Political Strength.            The ruling coalition and the opposition – all came together to work with a single aim to bring succour to the flood affected people of Kerala.  The strength of the grass-root organs of all political parties showed their mettle in bringing relief to the people.    Only one political party and its various outfits did not play their part and they have been ‘trolled out’ in the social media.

Religious Organisation.  Various religious organisations and institutions opened their gates to accommodate all those displaced by the tragedy.  Muslims were reported to be cleaning Hindu temples and Christians taking shelter in temples and mosques – the list is endless.  In effect – Gods (with their Godmen) were submerged – Humanity emerged.


Supermen Fishermen
.      The role played by the fishermen of Kerala in rescuing the people – especially in the hilly areas where they would have never dreamt of taking their boats – would be etched in gold in Kerala’s history.  They were poor fishermen, who left their families near the seashore and ventured inland to save their brethren without caring for their personal safety and without even asking for any compensation for their loss of livelihood and damage to their boats.


State Machinery
.             Unlike what was seen in other Indian states, the state machinery from Members of Parliament, Members of Legislative Assembly, District Collectors – all were out in full force to help the victims.  Some of them were seen physically handling rescued persons and rescue materials.  The role played by two women District Collectors – Ms TV Anupama, in-charge of Thrissur, and Ms K Vasuki, in-charge of Thiruvananthapuram – needs a special mention.  The leadership of the Chief Minister Mr Pinarayi Vijayan proved that he is a man with a vision and a good leader by  maintaining a cool head and providing necessary instructions in ensuring that no stone was left unturned in providing relief to the flood affected.  It is no wonder that he is nicknamed ഇരട്ട-ചങ്കൻ (Iratta-Chankan) meaning man with double hearts.

Local Government.         Kerala state has a well established local government at City/ Town/ Village levels.    They were the first to organise rescue efforts without awaiting any orders from the top.  They worked in tandem with the Armed Forces, National Disaster Management Force (NDRF).

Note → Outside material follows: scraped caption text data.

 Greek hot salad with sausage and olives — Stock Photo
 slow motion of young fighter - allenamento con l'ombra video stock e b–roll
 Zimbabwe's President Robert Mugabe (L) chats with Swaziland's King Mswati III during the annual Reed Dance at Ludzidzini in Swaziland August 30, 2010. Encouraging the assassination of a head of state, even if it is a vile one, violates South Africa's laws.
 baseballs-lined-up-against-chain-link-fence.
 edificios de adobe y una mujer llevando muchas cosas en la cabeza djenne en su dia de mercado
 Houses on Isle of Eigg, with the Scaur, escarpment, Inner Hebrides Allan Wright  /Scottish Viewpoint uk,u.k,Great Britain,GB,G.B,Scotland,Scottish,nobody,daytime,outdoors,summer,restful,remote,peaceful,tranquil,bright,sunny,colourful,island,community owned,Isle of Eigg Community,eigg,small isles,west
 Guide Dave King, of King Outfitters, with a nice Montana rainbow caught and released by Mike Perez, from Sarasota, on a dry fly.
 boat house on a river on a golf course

Kerala Police, Fire Force and various other agencies.   They provided helpful terrain and water-flow information to the rescue teams, provided guides and all other possible assistance.


Role of Media
.   The Malyalam media played their part well in informing people about the floods, passing information about people stranded at various places and rescue efforts in progress.  National English and Hindi media might not have had adequate interest in Kerala, but after a few days they also pitched in.  It is pertinent to mention here that in the early days of the flood, various international media houses gave more airtime to cover floods in Kerala than the Indian English and Hindi channels.

Social Media.     The social media had a very positive impact on the rescue missions being undertaken.  Victims could communicate with the rescue teams and people outside and was of immense help.  The social media ensured connectivity with the world community, especially with many Keralites working or settled abroad, wishing to know the status of their near and dear ones.  There were a few cases of rumour mongering reported and the state police has already registered cases to deal with them.

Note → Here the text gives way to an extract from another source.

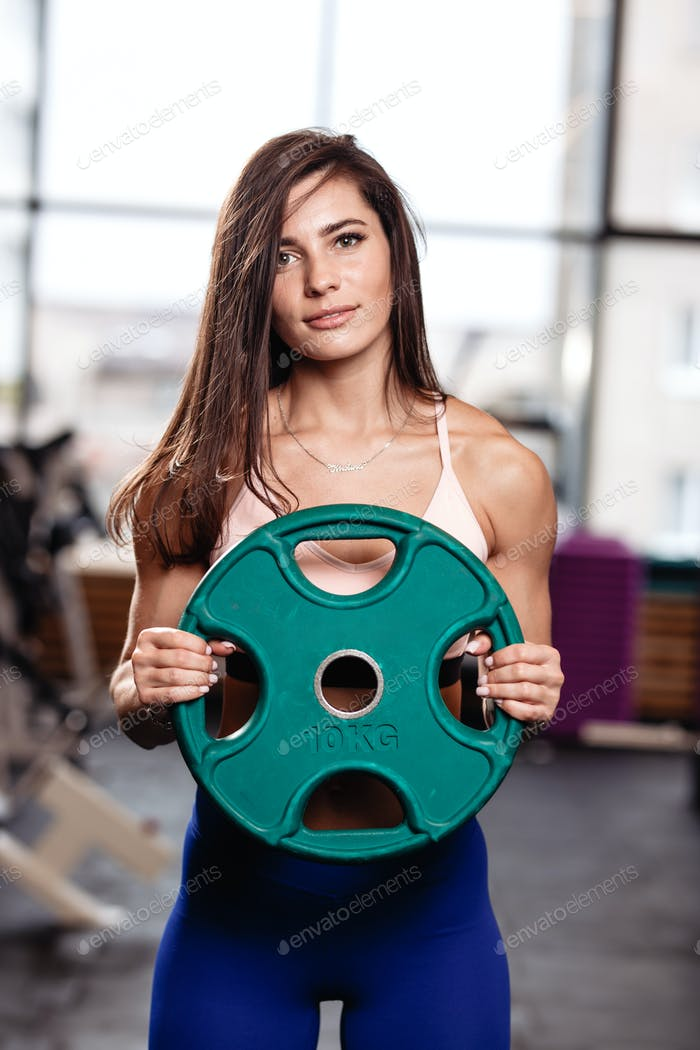 Athletic young brunette girl holds a heavy plate in her hands in the modern gym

Federal Government.     The role played by the Central Government calls for some retrospection.  When monetary and material aid started flowing from many countries with sizeable Keralite work force, the Central Government refused to accept it.  The Central Government initially granted 100 Crore which was later revised to 500 Crore – a tiny portion of the money needed for rehabilitation of the flood affected.  The Union Food Minister wanted the state to pay for the food grains released, but later, succumbing to the pressures of Kerala’s political leadership, the decision was reversed.  It might be the first time in Indian history that various persons and business houses and many state governments and organisations have donated much more than the money given by the Central Government for disaster rehabilitation.     Is it all because the ruling party has hardly any presence in the state?


That was the Kerala model of disaster management.  There is a need to iron out many folds and deficiencies, but the common folks in Kerala have risen up to the occasion.  An Indian Army officer undertaking rescue operations said “I did not see any victims; all I saw were Heroes.”

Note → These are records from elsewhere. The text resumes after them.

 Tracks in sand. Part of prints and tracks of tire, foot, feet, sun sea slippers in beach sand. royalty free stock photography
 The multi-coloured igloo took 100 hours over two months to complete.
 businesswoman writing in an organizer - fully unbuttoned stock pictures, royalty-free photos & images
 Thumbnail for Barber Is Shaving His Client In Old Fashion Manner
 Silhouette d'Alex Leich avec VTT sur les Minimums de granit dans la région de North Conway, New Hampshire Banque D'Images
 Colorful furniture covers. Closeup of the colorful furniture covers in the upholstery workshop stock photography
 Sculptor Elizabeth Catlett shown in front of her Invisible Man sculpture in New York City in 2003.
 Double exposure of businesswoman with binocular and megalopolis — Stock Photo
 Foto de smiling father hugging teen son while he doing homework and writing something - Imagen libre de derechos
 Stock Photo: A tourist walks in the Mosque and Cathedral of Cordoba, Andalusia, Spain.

The HEROES are the people of Kerala.

 

 

Santorini -An Island on a Volcano


On June 13, after breakfast, we sailed from Mykonos to Santorini Island on a high-speed ferry.  The voyage lasted over two hours.  The ferry offered comfortable seating and a few restaurants, but the menu was expensive as seen in all ferries in Greece.


Crescent-shaped Santorini or Thíra in the Aegean Sea, is a group of islands consisting of Santorni, Therasia, Aspronísi, Palea and Nea Kaméni.  Santorini, the youngest volcanic land in the Eastern Mediterranean, is still an active volcano and probably the only volcano in the world whose crater is in the sea.  The islands that form Santorini came into existence as a result of intensive volcanic activity.  12 huge eruptions occurred, one every 20,000 years approximately, and each violent eruption caused the collapse of the volcano’s central part creating a large crater (Caldera). The volcano, however, managed to recreate itself over and over again.

The last big eruption occurred 3,600 years ago during the Minoan Age, when ash, pumice and lava stones covered the islands.  The eruption destroyed the thriving local prehistoric civilization, evidence of which was found during the excavations. The solid material and gases emerging from the volcano’s interior created a huge vacuum underneath, causing the collapse of the central part and the creation of today’s Caldera– with a size of 8×4 km and a depth of up to 400m below sea level.


Eruption of the submarine volcano Kolúmbo, located 6.5 km North-East of Santorini, on 27 September 1650, was actually the largest recorded volcanic eruption in Eastern Mediterranean during the past millennium.   The most recent volcanic activity on the island occurred in 1950.  The whole island is actually a huge natural geological/volcanological museum where you can observe a wide range of geological structures and forms.

Caldera is a lagoon of sea water surrounded on three sides by the steep cliffs of Santorini and on the fourth side by the island of Thirassia, which was part of Santorini before the eruption. The currently active volcano on the island of Nea Kameni sits in the middle of the Caldera.  It is active but presently not at risk of erupting.


As our ferry pulled closer to Santorini Island, we could see the steep escarpment of Santorini Island formed due to volcanic activity.


The colours of different layers of rocks up the escarpment is due to lava deposited during various volcanic eruptions.  The upper crust is mostly pumice and below it is red and black granite.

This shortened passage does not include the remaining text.